5 People Killed in Car-Train Crash in Rural Mississippi

A freight train collided with a minivan at a railroad crossing.
Published: 3/30/2026, 11:20:49 PM EDT
5 People Killed in Car-Train Crash in Rural Mississippi
Police tape in a stock photo. (Carl Ballou/Shutterstock)

Five people were killed when a train crashed into a van in Mississippi over the weekend.

The crash occurred in the small rural town of Wiggins, about 45 minutes North of Biloxi. A freight train collided with a minivan at a railroad crossing. It was the second such accident in the past few weeks at the same crossing.

Stone County Coroner Wayne Flurry said the five deceased were all passengers in the van. Only one passenger survived and was taken to a local hospital. The five deceased included: Ryan C. Peterson, 26, who was driving the vehicle; Kristina Carver, 45,  who was sitting in the front seat; two of Carver’s daughters, 22-year-old Emley Chamblee and 20-year-old Sarabeth Chamblee; and 23-year-old Demarcus Perkins.

The Canadian Pacific Kansas City railroad confirmed that one of its freight trains was involved in the crash. No one on board the train was injured.

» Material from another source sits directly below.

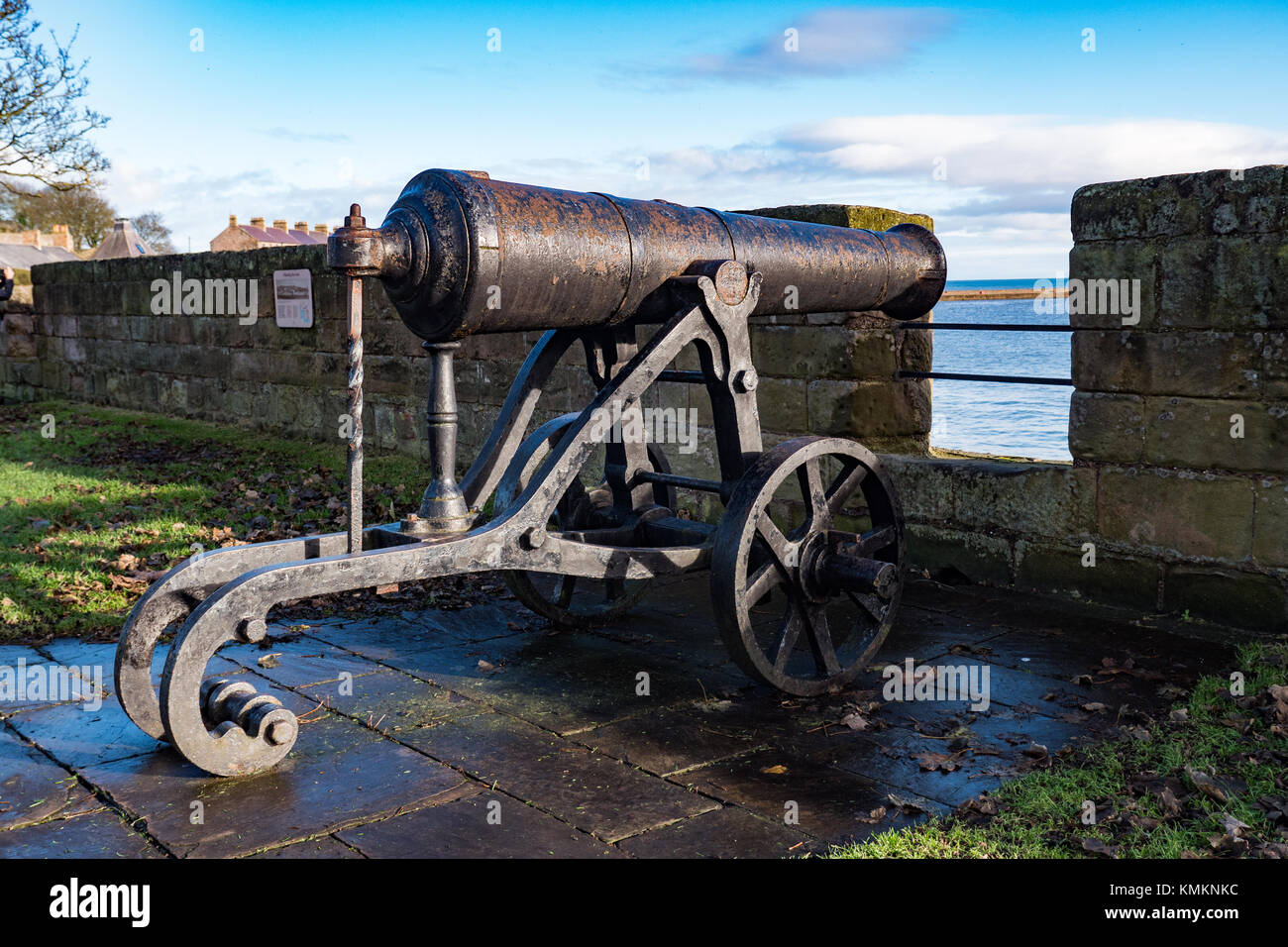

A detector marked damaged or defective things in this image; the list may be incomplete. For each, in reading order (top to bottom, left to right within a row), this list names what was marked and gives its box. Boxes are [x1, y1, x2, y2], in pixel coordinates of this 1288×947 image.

rusty cannon barrel [327, 168, 939, 343]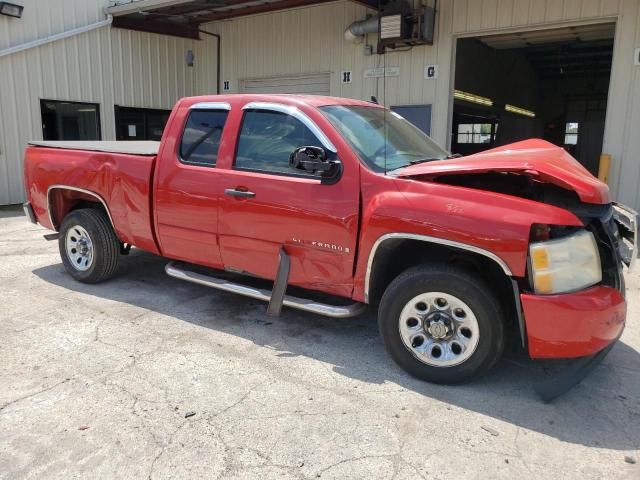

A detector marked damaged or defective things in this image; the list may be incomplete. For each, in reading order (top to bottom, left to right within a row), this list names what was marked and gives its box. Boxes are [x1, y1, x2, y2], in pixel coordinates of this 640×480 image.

crumpled hood [396, 140, 608, 205]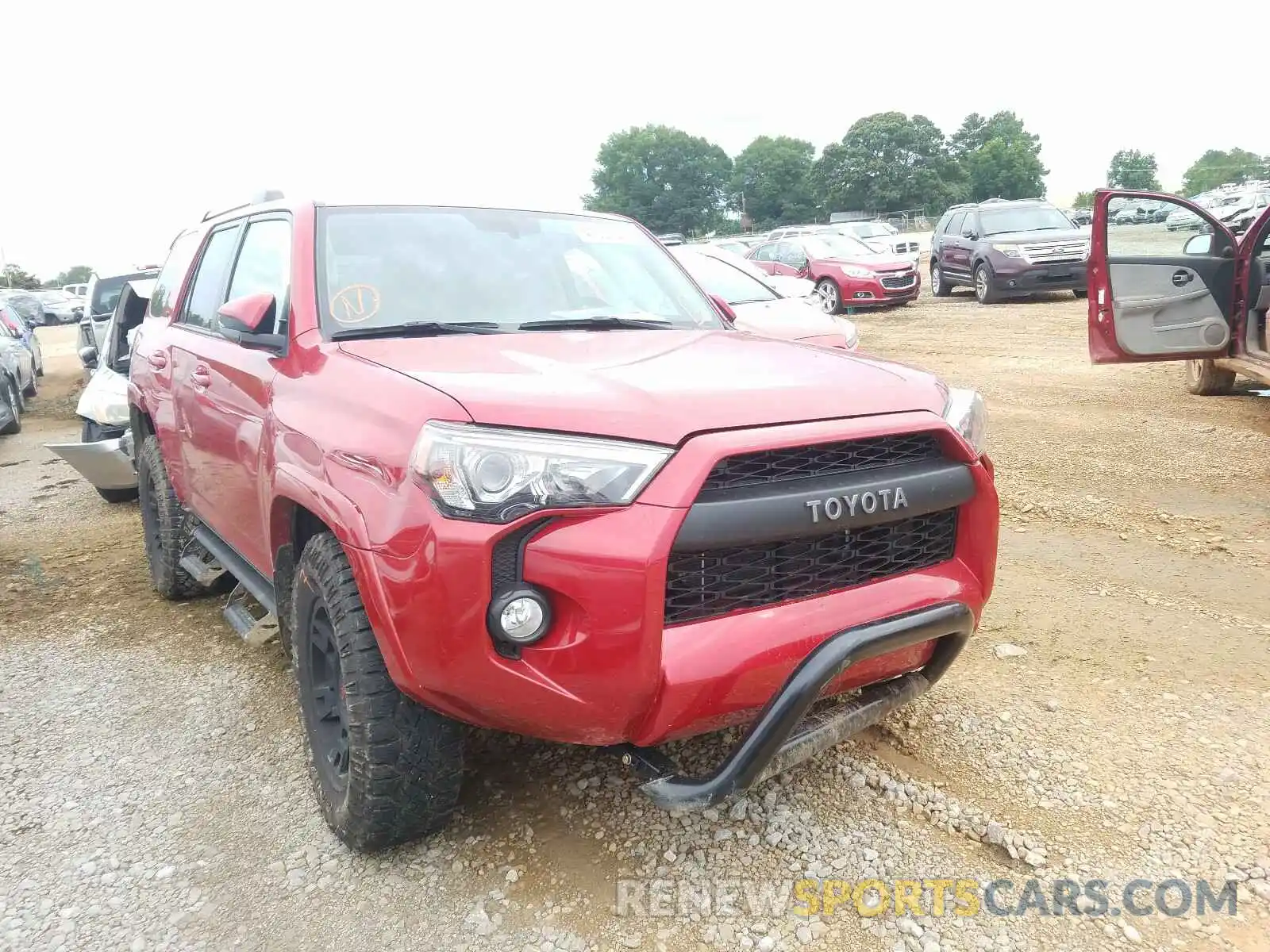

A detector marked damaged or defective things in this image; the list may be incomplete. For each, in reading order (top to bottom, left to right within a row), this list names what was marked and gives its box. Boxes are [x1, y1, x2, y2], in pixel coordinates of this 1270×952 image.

The Stone County Sheriff's Office said it was investigating the crash.

Not the First Time

The crash was the second such accident at the same crossing on Pump Branch Road near the intersection of U.S. Highway 49.
A report in the Stone County Enterprise from February stated that a pickup truck was struck by a train in the driver's side rear. The driver had to be cut from the vehicle using the Jaws of Life and was airlifted to a hospital. The report also noted that two other crashes had occurred in the past three years: one in 2023 that claimed the life of a 30 year-old Saucier man who was driving his pickup truck across the crossing; and a 2023 crash that killed a female passenger in a minivan.
According to a fact sheet from the Texas Department of Insurance, the average freight train weighs about 12 million pounds, more than 4,000 times the weight of a car, while a freight train traveling 55 miles per hour may take a mile or more to come to a complete stop. The majority of collisions occur when the train is moving at 30 mph or less. But in a quarter of incidents, the train is already in the crossing when it strikes the car; half of these incidents occur in crossings with warning signals. These incidents result in roughly 2,000 fatalities at railroad crossings each year.
Stone County Sheriff Todd Stewart told local news outlet WLOX that first responders had to cut their way through the nearby woods to reach the car. The crossing does not have crossing gates. Jimmy Springs, a member of the Stone County Board of Supervisors, told WLOX he had previously reached out to Mississippi Department of Transportation railroad engineers, who told him that gates are being delivered for the Pump Branch Road crossing and another one, but it may take up to a year for them to be installed.

NTD reached out to the Stone County Sheriff's Office for comment and did not receive a response before publication time.

The Associated Press contributed to this report.